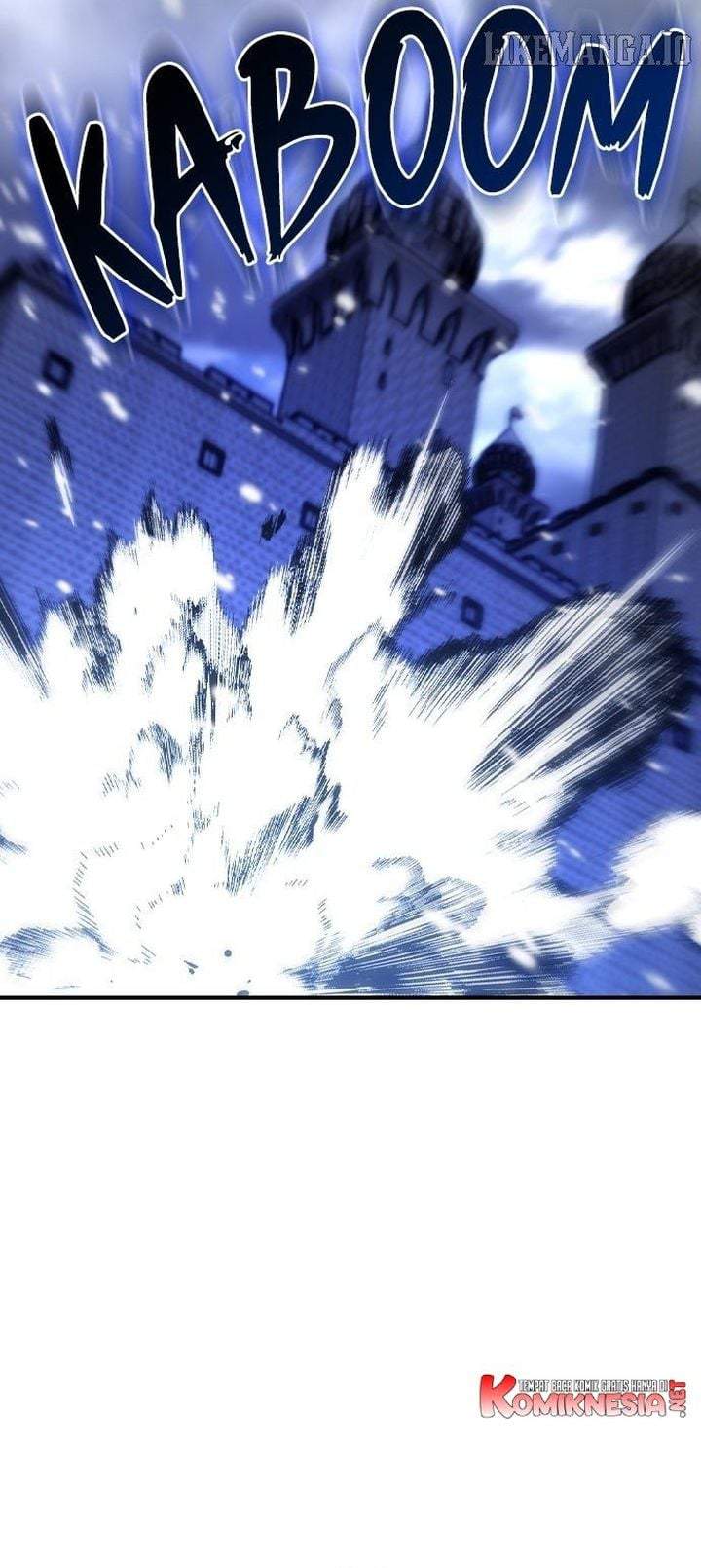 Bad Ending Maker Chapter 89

========

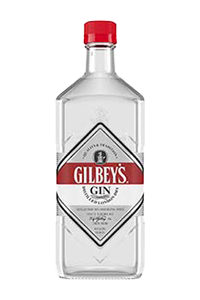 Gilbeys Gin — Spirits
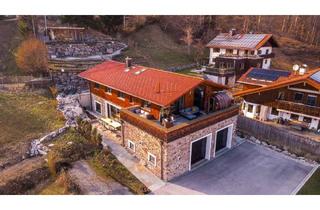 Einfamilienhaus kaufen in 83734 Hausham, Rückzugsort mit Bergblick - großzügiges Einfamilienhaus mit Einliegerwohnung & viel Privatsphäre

========

Goal of the exercise: Output only the lines above from the one containing "Gilbeys Gin — Spirits" to the one containing "Einfamilienhaus kaufen in", both included, exactly as written and with no pictures.

Response to this exercise:
 Gilbeys Gin — Spirits
 Einfamilienhaus kaufen in 83734 Hausham, Rückzugsort mit Bergblick - großzügiges Einfamilienhaus mit Einliegerwohnung & viel Privatsphäre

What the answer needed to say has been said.